● **Action item**: This exercise calls for copying every line below that holds the word "Tanzania".

● **Stored data**:
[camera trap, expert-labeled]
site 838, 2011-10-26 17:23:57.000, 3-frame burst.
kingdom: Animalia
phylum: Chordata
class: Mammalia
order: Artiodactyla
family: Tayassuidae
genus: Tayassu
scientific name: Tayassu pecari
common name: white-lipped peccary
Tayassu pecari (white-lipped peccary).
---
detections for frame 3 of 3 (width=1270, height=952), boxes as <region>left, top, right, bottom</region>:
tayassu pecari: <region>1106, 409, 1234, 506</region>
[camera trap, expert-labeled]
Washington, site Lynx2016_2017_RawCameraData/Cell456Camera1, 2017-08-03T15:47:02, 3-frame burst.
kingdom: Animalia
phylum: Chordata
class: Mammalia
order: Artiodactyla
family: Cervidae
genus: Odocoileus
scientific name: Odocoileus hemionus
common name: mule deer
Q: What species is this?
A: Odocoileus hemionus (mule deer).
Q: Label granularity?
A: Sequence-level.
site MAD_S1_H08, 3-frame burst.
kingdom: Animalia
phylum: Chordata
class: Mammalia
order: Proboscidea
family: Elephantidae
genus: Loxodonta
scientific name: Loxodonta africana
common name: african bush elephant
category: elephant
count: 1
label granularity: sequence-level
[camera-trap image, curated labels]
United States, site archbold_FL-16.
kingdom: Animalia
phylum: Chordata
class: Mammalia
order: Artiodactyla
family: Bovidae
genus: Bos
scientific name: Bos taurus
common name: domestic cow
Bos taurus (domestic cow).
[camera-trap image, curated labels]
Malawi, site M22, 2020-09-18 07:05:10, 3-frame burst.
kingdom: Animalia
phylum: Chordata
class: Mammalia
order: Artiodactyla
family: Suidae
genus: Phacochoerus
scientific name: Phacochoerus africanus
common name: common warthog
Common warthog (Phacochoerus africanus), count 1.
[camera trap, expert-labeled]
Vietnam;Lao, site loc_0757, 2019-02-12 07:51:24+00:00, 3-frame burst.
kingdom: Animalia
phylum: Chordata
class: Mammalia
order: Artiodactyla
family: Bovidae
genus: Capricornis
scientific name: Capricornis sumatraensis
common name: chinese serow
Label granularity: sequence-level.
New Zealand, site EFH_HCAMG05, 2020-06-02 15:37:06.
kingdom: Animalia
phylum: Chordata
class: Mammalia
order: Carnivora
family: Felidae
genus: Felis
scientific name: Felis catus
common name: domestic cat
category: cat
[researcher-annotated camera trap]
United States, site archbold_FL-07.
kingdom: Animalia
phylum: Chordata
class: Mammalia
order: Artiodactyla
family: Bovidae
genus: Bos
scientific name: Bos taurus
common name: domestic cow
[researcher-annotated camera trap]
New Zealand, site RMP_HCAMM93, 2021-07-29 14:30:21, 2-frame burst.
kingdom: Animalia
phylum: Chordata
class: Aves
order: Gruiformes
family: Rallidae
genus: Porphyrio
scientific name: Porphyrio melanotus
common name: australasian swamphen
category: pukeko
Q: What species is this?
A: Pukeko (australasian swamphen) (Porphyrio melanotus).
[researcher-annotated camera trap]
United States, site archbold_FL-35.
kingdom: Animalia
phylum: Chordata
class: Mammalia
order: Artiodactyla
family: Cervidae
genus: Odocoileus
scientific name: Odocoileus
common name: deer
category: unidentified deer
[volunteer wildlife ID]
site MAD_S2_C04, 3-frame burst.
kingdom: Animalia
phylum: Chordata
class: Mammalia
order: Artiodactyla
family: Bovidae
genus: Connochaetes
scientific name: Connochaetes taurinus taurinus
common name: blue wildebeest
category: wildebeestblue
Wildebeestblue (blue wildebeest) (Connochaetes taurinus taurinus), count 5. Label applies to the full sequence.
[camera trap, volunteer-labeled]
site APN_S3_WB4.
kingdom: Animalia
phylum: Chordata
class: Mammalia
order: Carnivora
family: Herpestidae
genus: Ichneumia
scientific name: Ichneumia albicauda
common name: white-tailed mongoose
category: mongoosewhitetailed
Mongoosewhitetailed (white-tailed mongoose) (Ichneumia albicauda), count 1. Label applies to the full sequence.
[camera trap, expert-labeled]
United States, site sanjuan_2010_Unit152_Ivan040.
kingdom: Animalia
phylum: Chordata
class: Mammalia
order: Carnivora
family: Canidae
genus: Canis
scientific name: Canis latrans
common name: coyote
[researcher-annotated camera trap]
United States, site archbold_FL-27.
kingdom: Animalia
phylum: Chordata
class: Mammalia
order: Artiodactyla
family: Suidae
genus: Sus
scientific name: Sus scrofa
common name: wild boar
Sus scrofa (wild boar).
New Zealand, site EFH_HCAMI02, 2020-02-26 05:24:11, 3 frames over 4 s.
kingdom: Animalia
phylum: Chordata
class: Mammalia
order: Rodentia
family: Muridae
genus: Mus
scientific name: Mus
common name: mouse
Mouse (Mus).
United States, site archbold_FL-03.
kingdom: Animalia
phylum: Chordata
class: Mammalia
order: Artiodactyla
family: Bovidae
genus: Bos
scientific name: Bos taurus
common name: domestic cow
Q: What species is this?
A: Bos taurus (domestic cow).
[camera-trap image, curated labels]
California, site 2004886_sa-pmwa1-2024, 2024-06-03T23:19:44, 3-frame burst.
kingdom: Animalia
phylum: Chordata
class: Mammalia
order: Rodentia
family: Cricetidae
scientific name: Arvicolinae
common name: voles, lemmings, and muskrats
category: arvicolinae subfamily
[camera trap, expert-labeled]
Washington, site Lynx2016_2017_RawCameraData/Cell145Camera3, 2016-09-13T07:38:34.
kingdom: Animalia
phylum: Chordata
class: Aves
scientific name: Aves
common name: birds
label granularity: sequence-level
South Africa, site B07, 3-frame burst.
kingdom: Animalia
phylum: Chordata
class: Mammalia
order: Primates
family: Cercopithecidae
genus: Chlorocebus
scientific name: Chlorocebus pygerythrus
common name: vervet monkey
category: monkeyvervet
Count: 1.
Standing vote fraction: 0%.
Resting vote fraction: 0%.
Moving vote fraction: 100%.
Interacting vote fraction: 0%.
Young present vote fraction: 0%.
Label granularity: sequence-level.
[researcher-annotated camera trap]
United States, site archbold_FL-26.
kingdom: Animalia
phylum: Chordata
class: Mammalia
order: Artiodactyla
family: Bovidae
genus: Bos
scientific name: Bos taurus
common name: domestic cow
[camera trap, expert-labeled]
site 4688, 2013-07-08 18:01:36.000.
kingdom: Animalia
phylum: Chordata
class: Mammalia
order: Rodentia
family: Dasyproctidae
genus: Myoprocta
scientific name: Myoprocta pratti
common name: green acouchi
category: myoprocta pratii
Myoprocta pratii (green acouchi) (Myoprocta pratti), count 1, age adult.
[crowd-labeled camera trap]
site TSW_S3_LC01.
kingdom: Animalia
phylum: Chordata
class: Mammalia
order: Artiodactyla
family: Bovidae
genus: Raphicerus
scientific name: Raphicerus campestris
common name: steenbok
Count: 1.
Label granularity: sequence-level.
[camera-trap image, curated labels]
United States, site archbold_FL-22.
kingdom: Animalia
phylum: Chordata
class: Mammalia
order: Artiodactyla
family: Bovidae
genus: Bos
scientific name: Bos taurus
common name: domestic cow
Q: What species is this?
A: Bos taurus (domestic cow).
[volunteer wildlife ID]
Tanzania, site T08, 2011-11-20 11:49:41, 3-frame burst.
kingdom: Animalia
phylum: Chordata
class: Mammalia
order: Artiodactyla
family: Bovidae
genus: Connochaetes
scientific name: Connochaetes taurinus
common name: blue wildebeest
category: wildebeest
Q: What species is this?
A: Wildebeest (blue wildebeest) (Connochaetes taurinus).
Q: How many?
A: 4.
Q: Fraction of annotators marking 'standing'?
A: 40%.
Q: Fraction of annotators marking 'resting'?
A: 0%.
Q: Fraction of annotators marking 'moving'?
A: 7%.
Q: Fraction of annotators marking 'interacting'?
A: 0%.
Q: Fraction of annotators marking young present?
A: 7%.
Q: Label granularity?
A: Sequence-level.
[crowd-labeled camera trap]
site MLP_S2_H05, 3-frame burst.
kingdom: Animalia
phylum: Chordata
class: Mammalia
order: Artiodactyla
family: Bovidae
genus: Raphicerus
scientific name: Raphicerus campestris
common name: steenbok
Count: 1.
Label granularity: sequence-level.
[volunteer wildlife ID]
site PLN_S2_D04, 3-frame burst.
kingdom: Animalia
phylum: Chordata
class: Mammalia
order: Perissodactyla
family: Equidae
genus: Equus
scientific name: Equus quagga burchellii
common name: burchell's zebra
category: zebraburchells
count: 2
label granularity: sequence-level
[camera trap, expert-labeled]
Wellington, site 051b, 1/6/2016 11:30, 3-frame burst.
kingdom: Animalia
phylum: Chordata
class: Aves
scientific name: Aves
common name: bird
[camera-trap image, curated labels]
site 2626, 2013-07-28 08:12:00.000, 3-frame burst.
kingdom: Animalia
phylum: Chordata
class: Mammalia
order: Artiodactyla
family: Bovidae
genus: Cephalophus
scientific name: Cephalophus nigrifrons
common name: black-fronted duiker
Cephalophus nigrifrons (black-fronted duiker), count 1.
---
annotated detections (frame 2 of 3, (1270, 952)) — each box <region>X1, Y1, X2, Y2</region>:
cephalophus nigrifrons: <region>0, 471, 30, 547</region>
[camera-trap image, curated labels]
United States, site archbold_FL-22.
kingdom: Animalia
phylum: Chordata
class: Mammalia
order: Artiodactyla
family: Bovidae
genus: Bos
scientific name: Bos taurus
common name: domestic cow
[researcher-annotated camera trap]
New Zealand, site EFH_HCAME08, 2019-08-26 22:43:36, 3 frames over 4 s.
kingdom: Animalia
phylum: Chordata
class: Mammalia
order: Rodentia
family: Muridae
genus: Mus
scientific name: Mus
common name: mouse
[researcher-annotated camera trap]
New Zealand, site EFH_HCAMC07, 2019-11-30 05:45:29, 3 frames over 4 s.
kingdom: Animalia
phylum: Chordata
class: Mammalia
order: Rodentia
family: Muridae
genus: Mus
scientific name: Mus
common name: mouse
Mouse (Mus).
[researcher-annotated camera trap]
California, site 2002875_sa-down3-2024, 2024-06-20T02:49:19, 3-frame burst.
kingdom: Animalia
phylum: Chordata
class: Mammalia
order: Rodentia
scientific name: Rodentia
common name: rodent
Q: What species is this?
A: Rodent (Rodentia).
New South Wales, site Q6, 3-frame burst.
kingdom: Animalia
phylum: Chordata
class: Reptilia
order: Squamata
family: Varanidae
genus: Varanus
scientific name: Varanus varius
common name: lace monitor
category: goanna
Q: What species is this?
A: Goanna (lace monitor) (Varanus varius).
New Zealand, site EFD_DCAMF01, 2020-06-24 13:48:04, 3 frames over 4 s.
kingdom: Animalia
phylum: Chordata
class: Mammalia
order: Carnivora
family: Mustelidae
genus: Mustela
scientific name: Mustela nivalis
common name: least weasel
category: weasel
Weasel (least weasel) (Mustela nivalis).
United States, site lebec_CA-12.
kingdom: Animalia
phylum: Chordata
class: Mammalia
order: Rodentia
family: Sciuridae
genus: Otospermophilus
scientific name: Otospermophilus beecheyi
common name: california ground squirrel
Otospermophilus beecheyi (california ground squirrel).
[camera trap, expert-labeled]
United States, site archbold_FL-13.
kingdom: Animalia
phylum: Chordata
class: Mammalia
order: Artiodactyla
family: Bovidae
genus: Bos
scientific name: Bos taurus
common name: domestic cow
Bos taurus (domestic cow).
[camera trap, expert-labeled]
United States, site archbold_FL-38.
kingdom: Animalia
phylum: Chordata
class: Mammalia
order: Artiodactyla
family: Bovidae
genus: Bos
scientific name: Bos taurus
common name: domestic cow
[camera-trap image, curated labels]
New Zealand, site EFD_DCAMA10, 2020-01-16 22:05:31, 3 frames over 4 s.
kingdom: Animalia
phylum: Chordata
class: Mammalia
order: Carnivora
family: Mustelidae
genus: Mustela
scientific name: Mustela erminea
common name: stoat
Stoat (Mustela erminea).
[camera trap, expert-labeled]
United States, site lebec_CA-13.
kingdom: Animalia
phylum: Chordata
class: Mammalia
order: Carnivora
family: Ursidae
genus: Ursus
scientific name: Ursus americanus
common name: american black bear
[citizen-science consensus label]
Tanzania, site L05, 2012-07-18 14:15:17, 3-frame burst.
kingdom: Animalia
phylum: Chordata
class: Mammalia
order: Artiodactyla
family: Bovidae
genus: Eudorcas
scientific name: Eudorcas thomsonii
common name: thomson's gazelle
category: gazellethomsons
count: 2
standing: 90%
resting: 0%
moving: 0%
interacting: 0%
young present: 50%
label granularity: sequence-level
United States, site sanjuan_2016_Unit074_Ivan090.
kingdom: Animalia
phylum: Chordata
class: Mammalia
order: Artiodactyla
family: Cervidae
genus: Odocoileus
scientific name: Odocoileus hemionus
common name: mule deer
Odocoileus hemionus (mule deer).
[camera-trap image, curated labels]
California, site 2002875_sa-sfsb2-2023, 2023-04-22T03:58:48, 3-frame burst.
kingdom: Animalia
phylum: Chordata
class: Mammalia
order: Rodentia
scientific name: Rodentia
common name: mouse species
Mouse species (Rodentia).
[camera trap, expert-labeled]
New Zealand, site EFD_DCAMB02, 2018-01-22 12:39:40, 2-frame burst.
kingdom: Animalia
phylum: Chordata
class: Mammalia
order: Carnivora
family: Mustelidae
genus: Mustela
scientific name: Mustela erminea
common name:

● **Reply to the exercise**:
Tanzania, site T08, 2011-11-20 11:49:41, 3-frame burst.
Tanzania, site L05, 2012-07-18 14:15:17, 3-frame burst.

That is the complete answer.